:: DATASET EXCERPTS

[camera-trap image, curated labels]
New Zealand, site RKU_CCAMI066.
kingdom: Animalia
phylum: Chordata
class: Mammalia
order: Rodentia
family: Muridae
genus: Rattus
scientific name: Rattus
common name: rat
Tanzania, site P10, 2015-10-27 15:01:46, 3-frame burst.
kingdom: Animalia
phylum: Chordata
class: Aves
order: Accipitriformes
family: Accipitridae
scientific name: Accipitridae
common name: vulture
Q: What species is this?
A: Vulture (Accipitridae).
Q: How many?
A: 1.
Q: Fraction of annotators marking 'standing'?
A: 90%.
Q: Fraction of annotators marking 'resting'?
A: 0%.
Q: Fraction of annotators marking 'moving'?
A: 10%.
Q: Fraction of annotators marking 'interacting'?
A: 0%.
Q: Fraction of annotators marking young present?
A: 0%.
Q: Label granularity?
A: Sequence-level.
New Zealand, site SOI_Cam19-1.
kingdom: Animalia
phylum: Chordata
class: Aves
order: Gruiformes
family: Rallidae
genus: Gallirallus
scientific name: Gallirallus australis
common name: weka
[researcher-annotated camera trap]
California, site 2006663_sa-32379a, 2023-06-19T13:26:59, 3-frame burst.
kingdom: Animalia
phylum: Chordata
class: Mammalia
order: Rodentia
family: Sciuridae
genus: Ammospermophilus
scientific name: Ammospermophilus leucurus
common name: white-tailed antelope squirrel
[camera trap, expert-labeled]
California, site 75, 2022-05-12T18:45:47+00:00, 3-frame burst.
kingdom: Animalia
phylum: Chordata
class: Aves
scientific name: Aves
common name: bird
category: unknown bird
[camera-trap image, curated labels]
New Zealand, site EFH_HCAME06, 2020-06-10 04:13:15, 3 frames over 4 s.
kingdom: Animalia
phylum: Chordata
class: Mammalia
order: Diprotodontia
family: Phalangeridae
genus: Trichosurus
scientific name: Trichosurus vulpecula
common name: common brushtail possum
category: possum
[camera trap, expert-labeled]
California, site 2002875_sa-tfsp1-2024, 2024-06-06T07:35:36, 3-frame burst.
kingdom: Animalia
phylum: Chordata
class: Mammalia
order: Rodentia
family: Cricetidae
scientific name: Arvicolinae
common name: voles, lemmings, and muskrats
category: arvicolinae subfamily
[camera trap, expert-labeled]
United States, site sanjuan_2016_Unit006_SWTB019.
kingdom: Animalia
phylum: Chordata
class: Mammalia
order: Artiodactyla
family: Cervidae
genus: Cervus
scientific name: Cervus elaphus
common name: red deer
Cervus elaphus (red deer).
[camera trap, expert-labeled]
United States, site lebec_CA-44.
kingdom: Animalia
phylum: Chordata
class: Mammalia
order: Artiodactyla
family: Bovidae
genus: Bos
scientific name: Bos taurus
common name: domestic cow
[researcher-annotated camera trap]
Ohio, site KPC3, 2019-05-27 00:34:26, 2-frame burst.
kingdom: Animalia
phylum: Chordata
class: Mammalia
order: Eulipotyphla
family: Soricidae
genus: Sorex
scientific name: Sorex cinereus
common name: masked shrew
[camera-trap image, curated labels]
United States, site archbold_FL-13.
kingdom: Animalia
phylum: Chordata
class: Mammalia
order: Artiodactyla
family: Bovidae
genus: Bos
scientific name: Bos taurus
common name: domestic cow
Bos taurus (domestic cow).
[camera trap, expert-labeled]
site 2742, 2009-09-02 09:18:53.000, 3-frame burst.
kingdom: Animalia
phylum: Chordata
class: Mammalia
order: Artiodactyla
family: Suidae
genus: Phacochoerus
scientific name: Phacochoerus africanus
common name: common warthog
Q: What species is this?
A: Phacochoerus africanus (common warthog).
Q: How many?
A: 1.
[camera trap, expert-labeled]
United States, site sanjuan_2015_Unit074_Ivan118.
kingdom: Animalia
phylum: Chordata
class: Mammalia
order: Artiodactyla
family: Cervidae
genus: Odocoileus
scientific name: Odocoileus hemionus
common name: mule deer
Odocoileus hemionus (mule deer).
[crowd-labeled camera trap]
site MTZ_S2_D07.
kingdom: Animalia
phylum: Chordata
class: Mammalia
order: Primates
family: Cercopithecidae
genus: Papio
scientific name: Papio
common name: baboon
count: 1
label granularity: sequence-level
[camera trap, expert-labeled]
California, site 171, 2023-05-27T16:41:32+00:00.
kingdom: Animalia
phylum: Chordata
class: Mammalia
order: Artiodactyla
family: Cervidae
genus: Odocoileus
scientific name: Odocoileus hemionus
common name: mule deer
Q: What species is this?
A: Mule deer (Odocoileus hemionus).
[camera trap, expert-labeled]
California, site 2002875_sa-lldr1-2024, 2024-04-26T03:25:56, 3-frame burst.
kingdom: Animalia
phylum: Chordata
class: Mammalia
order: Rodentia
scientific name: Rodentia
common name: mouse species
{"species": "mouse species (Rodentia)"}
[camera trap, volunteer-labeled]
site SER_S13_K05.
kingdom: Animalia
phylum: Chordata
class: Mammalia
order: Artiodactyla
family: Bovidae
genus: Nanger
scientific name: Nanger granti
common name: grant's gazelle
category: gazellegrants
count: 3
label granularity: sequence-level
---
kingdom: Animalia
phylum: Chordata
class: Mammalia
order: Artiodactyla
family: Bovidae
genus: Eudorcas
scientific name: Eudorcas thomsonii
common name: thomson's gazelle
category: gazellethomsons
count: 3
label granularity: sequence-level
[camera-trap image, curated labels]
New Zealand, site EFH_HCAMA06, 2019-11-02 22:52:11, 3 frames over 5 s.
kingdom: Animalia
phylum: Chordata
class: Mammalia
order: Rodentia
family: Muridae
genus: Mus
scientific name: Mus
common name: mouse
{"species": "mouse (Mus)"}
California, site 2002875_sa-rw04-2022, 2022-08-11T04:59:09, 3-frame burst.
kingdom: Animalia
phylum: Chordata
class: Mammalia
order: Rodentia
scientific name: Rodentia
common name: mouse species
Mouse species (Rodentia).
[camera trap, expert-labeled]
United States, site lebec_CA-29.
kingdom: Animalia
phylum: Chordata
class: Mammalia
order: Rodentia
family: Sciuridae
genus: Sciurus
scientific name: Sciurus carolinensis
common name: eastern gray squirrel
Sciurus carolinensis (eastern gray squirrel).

::::

EXERCISE INSTRUCTIONS. Every line above that holds the word "frames" needs to be copied.

WRITTEN ANSWER.
New Zealand, site EFH_HCAME06, 2020-06-10 04:13:15, 3 frames over 4 s.
New Zealand, site EFH_HCAMA06, 2019-11-02 22:52:11, 3 frames over 5 s.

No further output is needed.